第5話 イライラが止まらない!

 ――最悪だ。何であんなシーンを見ちゃったんだろう。


 目の前に置かれた社会の問題用紙を睨みつけながら、私は心の中で毒づいた。


 いつもは一日でいっぺんにやってしまうマーク模試だけど、今回は土日の二日間に渡って実施される。予備校で行われる最後の模試という事で本番と同じ時間帯で実施するから、らしい。

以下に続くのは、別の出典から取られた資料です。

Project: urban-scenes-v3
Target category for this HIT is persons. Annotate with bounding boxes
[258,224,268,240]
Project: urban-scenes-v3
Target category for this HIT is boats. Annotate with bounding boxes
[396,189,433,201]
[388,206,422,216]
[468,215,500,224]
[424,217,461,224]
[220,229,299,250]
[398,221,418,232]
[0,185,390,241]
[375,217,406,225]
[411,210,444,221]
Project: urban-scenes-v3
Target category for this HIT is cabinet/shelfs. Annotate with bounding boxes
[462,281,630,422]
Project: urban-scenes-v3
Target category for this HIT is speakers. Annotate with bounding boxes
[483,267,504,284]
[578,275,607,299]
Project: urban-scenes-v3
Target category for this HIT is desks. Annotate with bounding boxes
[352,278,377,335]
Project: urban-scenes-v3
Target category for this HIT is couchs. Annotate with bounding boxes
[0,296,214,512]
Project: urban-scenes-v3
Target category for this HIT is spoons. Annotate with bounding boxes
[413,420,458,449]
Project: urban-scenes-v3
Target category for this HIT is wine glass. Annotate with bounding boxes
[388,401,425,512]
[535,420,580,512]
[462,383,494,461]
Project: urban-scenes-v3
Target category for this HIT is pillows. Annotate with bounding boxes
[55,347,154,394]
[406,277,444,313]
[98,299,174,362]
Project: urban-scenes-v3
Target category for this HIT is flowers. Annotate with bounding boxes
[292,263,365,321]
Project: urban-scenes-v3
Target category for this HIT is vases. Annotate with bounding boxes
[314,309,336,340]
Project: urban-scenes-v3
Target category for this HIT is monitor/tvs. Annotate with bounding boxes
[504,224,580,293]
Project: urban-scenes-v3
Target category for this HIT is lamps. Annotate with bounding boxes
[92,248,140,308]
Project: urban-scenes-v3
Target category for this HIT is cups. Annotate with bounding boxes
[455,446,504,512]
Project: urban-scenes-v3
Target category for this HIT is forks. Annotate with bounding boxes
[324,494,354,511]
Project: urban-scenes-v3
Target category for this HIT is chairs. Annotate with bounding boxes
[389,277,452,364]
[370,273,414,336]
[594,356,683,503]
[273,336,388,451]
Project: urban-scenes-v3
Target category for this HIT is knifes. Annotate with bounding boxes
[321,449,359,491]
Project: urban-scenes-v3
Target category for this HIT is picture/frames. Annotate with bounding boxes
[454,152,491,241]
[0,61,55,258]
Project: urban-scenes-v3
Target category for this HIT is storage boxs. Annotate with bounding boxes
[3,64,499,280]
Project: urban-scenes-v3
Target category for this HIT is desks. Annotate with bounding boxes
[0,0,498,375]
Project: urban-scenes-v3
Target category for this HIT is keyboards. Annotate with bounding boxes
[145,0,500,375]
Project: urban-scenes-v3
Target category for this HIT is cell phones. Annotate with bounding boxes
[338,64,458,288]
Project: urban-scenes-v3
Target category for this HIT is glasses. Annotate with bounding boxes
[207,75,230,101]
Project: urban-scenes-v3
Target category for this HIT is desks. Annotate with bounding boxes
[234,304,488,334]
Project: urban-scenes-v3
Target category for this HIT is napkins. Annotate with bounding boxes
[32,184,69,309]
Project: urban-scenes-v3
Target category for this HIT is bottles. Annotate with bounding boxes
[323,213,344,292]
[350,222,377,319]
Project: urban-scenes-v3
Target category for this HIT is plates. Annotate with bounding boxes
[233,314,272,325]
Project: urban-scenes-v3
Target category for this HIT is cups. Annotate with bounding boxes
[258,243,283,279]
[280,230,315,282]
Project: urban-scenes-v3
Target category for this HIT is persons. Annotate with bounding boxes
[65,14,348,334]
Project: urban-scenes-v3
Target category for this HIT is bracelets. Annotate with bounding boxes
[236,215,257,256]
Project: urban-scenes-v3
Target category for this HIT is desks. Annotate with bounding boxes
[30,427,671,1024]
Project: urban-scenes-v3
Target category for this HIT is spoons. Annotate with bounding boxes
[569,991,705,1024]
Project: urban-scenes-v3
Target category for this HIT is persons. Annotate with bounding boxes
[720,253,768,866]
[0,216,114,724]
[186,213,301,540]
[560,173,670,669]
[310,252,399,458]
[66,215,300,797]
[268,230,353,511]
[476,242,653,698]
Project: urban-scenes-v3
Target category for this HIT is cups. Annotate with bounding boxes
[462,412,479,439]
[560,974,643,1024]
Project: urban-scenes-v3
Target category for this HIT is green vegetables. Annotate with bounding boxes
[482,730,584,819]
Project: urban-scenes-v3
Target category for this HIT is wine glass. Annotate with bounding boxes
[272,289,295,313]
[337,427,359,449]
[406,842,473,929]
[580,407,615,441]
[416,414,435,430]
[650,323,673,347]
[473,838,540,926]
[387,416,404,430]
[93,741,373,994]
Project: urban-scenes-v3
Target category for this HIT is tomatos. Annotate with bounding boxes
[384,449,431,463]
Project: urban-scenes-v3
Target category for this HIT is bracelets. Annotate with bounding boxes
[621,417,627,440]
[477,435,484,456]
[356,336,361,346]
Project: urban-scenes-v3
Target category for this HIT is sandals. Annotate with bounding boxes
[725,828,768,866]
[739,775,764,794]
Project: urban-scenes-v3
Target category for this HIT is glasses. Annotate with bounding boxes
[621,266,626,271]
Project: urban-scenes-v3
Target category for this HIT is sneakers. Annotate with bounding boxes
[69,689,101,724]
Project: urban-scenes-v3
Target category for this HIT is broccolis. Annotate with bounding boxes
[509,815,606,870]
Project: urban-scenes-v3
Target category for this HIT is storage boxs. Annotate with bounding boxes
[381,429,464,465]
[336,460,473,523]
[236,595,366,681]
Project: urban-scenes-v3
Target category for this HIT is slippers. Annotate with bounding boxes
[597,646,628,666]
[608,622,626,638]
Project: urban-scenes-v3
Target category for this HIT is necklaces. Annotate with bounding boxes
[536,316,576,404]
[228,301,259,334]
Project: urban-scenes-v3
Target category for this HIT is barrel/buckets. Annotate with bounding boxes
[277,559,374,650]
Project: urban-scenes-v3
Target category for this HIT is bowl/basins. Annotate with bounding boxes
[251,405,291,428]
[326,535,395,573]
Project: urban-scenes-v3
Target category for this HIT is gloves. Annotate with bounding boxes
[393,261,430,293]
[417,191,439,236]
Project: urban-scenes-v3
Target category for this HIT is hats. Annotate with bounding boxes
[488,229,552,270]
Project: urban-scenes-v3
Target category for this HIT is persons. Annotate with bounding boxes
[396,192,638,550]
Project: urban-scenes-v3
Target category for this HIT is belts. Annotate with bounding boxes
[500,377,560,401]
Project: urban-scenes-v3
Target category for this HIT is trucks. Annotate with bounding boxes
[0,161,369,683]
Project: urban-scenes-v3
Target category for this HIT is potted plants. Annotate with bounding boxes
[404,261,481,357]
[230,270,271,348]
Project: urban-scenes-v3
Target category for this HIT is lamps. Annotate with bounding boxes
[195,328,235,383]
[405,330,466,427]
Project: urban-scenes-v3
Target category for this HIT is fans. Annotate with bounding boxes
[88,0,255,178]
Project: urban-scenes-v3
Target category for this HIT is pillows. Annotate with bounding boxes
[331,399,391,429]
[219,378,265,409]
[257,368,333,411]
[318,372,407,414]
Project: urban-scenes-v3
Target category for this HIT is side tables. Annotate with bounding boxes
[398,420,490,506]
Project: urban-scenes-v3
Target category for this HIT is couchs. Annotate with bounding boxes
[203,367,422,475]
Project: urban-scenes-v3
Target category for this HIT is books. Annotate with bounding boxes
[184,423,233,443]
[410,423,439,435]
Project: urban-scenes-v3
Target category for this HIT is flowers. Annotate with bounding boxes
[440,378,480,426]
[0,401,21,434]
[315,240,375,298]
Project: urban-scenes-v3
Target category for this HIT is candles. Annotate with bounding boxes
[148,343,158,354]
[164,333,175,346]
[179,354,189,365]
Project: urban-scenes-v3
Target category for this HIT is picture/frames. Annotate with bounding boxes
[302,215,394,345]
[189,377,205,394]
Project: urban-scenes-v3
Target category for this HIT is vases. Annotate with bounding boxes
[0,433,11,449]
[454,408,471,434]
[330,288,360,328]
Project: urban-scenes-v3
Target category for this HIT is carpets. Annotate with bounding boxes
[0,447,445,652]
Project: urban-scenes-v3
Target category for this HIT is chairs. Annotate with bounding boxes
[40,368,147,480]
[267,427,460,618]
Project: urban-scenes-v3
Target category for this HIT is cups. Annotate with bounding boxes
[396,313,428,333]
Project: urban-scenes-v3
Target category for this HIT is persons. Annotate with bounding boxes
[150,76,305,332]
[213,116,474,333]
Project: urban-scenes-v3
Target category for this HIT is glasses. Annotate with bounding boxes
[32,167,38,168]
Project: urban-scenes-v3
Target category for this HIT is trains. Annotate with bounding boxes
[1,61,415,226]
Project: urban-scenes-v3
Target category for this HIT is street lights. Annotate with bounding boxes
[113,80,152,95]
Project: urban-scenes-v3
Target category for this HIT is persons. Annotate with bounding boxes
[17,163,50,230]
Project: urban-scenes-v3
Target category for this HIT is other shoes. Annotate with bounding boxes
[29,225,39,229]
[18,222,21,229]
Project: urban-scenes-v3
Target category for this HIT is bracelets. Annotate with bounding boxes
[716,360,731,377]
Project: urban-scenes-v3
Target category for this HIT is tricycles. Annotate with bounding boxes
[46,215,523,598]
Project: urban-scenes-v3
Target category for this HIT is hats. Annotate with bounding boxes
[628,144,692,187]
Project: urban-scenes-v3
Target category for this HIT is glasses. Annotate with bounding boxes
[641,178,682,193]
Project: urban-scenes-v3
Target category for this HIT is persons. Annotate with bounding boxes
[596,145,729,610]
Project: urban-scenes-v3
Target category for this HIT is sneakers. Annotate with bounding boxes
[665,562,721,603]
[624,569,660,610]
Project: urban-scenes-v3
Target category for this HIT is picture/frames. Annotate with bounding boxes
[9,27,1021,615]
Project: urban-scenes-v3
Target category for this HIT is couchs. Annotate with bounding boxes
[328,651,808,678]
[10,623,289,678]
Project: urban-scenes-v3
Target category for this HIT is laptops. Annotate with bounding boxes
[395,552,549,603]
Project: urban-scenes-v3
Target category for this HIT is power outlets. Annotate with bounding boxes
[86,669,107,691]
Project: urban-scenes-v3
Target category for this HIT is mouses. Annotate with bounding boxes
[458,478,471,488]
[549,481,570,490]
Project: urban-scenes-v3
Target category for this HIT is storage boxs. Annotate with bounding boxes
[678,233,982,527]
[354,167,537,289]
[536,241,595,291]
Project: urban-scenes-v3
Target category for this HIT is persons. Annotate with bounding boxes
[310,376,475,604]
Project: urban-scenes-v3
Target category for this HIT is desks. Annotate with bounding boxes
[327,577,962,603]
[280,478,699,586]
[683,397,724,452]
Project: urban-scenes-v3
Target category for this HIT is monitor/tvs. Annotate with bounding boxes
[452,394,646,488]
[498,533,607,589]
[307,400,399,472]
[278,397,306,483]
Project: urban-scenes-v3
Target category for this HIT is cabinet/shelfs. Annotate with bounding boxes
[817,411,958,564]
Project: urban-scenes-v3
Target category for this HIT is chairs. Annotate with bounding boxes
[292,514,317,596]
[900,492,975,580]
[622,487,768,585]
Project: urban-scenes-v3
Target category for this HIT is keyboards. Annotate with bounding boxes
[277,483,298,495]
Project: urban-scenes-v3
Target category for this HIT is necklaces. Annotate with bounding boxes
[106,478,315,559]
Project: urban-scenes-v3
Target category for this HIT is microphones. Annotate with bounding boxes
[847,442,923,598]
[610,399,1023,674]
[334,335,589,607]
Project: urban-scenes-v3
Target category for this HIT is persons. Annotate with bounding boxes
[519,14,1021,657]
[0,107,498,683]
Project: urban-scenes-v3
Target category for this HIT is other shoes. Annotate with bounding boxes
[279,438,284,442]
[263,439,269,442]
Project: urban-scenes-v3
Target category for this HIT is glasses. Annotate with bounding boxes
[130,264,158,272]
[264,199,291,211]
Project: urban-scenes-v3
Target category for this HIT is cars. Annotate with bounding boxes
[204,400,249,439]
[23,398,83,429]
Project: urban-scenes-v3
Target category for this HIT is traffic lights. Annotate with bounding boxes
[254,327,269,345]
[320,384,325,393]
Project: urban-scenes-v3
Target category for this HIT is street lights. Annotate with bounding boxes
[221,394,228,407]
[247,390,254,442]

 だけど入室完了から実際の試験開始まで結構時間が空くし、しんどいのよね。

 ましてや控室で新川透と二人きりなもんだから、気まずいったらないわ。

 気分は最悪だし。


 ……え、何を見たのかって?

 昨日、桜木社長が車で私のアパートまで送ってくれた。

 そのときに……予備校から帰るところと思われる、新川透の白いレクサスと遭遇したのよ。信号待ちで、桜木社長の車が左車線、新川透の車が右車線でね、ちょうど並んで。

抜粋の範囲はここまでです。